- _EXERCISE DESCRIPTION_: How many lines of the records below contain the string "Here"? Reply with the number alone.

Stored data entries
Begin

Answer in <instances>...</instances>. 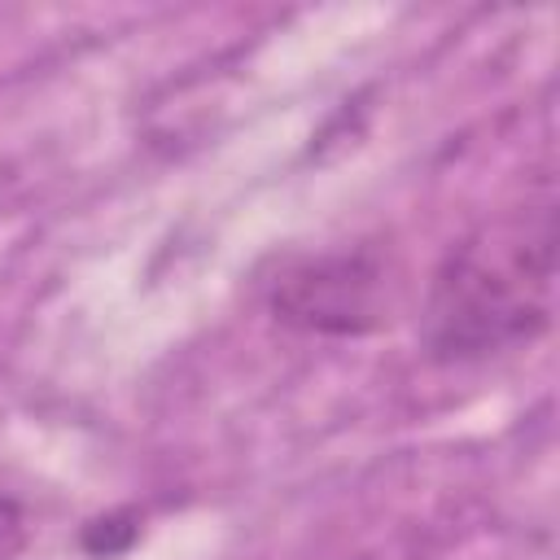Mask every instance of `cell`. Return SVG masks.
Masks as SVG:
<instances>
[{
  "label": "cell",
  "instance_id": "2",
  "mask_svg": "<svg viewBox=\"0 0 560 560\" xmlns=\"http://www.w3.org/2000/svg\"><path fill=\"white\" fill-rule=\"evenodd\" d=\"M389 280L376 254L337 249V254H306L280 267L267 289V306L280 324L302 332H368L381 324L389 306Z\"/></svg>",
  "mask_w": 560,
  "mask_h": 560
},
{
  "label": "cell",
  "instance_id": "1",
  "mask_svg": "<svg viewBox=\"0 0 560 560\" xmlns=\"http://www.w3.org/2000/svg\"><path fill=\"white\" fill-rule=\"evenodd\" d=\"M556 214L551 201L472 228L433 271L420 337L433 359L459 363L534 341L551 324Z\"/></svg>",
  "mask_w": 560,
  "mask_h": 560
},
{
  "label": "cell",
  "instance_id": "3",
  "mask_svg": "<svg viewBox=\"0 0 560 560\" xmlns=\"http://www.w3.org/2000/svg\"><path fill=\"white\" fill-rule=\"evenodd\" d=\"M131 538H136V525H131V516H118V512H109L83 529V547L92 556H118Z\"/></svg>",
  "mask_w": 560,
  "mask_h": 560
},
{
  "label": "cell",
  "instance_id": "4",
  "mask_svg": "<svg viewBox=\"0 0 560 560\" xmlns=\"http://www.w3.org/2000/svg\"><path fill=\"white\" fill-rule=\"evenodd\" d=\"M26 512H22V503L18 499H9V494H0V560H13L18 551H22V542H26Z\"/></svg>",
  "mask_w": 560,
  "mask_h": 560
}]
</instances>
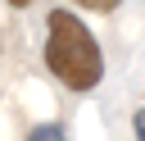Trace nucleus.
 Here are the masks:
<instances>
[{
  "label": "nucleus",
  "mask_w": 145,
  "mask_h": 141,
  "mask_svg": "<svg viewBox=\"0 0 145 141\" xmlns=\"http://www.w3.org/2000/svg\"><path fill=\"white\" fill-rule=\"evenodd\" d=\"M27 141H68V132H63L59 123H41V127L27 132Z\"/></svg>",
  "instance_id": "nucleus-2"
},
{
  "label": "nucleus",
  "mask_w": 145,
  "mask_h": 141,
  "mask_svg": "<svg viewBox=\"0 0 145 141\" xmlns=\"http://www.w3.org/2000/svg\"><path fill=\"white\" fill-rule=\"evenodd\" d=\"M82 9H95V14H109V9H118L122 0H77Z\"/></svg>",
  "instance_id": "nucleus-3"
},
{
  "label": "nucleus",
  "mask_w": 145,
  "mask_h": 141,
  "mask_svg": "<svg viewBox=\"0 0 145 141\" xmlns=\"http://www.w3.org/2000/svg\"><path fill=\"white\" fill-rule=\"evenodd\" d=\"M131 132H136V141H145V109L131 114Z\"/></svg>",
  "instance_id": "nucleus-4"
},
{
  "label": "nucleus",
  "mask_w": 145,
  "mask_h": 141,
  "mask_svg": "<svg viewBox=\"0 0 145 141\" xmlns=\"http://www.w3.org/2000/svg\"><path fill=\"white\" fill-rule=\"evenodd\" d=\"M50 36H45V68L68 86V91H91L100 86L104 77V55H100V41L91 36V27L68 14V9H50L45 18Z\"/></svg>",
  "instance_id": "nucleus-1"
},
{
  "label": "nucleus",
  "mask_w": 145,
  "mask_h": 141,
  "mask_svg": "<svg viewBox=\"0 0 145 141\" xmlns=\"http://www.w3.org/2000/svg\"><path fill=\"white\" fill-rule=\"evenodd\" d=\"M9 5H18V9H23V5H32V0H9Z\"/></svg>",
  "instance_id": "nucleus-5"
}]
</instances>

End
Begin

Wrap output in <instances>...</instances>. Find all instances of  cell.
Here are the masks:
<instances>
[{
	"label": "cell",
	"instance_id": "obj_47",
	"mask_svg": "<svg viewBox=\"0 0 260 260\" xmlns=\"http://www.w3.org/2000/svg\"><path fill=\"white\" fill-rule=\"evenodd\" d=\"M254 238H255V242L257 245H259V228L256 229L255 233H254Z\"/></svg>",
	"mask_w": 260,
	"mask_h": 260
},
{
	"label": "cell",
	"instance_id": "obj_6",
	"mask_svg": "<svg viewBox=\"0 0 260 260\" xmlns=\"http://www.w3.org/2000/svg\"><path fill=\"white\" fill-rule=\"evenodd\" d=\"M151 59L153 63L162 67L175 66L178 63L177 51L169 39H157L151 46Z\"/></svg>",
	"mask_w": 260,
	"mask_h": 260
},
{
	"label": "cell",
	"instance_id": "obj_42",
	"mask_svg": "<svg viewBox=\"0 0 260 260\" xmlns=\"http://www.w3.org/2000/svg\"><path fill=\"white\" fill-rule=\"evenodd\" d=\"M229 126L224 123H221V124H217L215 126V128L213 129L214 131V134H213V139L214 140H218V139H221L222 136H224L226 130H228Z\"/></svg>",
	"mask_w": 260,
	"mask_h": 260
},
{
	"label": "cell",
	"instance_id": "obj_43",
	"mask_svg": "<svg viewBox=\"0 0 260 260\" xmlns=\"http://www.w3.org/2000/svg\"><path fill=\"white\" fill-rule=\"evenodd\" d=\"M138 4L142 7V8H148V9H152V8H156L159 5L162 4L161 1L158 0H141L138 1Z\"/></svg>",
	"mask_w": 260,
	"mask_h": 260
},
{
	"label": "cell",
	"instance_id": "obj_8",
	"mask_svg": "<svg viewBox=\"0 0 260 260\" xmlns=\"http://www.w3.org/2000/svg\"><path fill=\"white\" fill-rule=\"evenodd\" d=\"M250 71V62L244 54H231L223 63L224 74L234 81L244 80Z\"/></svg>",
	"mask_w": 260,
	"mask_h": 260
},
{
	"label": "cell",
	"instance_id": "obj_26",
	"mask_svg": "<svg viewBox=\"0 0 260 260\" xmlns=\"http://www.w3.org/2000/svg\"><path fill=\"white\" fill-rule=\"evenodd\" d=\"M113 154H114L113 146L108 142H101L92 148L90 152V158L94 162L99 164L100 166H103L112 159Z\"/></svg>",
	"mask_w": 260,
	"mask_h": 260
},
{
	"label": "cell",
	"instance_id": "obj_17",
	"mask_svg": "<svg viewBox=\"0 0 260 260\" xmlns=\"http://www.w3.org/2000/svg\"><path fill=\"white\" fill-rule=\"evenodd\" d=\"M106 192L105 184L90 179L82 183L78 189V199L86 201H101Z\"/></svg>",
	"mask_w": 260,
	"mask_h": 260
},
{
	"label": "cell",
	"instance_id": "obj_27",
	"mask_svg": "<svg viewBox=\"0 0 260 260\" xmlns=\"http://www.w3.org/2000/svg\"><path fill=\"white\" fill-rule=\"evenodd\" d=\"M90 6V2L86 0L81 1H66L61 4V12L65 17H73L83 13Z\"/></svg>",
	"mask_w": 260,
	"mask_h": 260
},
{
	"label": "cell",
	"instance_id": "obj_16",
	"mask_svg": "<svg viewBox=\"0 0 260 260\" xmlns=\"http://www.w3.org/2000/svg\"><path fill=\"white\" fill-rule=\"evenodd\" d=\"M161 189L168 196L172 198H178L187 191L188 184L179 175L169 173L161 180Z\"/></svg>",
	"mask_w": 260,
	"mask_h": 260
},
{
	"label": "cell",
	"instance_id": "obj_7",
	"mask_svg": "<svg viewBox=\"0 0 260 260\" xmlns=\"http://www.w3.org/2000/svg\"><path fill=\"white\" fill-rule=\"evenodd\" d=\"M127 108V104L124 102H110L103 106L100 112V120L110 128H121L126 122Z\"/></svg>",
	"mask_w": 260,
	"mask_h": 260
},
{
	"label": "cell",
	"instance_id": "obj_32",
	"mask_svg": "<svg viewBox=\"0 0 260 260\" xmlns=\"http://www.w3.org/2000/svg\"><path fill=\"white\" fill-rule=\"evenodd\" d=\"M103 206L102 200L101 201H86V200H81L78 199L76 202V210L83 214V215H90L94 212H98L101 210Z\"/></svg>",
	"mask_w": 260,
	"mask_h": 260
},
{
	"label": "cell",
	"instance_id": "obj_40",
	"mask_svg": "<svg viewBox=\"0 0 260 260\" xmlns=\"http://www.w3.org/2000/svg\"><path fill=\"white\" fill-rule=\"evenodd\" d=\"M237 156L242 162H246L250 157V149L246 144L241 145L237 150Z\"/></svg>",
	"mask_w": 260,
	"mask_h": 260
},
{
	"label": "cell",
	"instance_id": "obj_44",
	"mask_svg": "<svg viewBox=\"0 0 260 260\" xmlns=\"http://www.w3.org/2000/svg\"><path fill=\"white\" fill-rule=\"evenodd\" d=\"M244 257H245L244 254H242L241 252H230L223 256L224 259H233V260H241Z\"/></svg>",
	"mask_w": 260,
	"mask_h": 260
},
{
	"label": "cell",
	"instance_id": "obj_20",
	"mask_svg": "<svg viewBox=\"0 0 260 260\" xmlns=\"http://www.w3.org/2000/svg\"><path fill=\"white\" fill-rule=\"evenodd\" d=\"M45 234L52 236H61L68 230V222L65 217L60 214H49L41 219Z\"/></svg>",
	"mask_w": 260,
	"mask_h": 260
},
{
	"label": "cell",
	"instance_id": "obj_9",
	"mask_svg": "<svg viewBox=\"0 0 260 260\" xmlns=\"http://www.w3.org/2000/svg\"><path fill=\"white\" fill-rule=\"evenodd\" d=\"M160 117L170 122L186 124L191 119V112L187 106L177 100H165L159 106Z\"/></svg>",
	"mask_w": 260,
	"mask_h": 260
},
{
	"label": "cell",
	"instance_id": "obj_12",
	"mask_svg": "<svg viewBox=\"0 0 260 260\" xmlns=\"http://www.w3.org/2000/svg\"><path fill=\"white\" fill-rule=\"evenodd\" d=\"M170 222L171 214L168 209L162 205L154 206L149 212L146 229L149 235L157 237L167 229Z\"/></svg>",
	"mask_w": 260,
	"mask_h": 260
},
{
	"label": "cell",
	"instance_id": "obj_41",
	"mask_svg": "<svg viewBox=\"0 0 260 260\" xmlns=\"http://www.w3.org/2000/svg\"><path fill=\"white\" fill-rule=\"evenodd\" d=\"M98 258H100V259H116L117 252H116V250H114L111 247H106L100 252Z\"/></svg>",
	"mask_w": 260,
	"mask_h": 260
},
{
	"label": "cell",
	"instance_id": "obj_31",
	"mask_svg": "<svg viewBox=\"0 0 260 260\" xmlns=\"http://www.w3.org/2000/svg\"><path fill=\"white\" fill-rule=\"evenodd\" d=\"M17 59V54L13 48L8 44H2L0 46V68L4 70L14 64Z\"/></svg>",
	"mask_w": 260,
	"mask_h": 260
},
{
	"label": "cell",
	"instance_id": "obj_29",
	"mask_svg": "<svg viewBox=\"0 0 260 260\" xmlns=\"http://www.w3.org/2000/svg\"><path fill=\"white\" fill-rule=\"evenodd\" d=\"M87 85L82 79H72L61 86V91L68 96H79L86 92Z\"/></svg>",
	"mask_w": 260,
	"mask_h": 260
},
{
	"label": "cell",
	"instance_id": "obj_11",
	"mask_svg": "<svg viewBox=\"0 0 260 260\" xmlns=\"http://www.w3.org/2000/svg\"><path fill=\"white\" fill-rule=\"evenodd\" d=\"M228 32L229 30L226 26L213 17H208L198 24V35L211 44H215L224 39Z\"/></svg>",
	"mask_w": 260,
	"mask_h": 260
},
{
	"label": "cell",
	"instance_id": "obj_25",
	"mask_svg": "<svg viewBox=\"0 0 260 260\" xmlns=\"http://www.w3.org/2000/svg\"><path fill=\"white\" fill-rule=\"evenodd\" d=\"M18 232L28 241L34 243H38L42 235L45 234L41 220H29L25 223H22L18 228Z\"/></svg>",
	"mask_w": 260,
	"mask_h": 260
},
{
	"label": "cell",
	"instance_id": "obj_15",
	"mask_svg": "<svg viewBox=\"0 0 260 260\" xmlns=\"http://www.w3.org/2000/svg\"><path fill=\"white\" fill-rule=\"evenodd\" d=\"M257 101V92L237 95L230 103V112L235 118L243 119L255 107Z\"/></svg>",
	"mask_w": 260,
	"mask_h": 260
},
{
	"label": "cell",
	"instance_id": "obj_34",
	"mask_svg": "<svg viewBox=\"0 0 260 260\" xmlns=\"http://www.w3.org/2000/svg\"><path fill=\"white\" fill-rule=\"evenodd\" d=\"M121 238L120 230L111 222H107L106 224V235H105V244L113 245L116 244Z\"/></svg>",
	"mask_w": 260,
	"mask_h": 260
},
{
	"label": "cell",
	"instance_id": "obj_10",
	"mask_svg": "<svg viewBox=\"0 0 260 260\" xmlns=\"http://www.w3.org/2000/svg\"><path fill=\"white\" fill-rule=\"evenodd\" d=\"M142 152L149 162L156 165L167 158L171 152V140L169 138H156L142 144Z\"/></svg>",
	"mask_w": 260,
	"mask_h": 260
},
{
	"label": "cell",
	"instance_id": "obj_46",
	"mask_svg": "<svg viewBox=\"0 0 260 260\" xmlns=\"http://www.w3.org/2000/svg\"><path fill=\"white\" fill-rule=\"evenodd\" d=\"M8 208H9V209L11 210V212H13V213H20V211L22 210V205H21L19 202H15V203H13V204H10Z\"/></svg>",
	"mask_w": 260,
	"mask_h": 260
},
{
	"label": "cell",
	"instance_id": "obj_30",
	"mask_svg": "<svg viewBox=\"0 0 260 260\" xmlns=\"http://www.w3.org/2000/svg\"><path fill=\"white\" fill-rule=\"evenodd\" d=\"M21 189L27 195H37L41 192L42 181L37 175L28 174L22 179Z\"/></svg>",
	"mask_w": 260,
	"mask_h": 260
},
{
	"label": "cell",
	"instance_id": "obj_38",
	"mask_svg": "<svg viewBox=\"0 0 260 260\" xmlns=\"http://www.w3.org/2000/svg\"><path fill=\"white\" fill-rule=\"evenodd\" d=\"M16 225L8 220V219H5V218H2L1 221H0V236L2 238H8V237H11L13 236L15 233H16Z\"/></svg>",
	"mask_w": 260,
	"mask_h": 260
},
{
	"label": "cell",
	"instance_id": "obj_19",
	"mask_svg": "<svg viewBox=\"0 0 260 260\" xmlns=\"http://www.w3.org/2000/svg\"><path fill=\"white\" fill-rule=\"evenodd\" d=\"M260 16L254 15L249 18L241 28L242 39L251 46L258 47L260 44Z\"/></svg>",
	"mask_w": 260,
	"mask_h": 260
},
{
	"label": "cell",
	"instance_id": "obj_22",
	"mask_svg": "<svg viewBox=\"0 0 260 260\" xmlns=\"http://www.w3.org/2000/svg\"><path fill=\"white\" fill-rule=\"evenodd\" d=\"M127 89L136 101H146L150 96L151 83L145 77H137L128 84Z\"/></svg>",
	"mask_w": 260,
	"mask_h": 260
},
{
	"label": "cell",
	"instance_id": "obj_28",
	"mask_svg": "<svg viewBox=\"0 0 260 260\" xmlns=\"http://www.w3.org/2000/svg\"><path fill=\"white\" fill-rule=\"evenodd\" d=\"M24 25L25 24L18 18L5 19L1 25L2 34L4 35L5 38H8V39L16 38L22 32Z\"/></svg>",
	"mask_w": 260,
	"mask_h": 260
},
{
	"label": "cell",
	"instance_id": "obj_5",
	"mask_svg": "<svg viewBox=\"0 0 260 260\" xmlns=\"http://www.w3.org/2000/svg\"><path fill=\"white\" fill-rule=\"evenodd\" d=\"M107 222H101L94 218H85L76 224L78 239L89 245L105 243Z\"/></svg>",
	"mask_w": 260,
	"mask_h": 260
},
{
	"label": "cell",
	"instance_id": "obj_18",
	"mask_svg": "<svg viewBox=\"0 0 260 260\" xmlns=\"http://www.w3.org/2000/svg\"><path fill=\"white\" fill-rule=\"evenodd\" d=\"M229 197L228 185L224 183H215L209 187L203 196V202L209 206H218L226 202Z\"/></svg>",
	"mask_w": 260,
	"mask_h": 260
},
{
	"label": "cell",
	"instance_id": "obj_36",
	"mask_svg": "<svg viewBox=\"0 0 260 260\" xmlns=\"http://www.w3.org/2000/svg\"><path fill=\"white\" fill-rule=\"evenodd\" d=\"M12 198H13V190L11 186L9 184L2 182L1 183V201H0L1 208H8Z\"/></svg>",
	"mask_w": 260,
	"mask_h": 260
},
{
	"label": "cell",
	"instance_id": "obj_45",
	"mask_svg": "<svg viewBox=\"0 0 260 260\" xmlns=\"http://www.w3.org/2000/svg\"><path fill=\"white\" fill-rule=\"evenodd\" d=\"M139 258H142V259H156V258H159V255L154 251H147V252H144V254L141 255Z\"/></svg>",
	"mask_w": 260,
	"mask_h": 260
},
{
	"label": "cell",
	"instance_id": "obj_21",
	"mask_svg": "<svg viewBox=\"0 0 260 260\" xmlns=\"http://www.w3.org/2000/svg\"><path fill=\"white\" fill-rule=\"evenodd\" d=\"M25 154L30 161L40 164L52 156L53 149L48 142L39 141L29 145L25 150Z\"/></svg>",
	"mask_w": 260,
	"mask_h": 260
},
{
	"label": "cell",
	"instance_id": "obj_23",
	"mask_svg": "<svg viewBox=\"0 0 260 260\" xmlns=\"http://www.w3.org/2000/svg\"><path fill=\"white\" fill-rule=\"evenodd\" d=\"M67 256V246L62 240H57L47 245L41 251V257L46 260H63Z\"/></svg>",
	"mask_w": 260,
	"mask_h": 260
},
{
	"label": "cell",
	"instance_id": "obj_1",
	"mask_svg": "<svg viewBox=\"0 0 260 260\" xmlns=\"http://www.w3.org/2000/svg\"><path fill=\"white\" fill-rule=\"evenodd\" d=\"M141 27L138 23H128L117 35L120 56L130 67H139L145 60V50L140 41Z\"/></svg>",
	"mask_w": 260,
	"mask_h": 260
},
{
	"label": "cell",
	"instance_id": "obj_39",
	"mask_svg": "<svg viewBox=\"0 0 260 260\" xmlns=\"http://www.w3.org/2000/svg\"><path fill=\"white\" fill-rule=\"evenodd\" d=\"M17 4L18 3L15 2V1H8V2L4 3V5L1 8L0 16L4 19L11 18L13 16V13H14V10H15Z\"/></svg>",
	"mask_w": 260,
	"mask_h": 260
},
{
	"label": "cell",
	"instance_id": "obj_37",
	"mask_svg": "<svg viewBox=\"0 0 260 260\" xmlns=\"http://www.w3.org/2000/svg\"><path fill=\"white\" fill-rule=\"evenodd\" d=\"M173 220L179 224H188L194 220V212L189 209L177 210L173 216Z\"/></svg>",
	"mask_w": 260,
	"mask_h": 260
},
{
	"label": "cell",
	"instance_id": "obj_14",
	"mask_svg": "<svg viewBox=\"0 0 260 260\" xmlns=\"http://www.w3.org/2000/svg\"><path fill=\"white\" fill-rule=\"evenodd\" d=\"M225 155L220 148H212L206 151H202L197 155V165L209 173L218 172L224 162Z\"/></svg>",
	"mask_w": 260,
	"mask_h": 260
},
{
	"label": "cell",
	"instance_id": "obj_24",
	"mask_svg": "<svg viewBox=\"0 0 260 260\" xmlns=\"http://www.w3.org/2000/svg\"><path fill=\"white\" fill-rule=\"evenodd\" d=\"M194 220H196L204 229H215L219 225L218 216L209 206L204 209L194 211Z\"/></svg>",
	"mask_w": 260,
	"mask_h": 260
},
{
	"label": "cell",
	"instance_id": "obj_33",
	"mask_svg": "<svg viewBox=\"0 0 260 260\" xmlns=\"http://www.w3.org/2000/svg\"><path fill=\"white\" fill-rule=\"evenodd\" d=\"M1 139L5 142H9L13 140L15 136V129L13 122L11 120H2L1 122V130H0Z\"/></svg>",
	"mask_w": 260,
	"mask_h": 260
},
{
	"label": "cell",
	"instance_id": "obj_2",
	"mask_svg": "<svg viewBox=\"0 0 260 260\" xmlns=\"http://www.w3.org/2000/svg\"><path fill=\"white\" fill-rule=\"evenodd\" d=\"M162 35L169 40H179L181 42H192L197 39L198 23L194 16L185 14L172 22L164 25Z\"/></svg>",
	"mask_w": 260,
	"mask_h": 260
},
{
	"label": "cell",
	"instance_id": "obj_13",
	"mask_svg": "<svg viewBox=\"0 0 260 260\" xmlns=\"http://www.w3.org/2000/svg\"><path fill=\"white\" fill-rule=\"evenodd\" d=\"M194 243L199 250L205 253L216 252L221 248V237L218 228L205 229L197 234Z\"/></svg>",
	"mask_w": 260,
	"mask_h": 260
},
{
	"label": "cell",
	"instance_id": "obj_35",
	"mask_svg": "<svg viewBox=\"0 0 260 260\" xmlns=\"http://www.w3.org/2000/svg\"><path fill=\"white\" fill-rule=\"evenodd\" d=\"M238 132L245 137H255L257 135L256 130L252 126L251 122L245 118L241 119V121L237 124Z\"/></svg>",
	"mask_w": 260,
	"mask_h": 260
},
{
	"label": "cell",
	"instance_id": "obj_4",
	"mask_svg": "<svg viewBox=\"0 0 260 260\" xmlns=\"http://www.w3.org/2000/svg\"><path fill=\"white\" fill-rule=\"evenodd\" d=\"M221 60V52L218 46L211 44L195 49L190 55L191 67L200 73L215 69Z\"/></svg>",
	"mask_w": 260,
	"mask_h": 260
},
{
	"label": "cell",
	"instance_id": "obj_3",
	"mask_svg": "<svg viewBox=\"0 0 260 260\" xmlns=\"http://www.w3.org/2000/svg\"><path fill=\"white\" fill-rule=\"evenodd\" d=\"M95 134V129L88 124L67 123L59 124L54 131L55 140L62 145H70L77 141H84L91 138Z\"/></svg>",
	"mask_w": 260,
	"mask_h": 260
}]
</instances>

End

- _TASK RESULT_: 2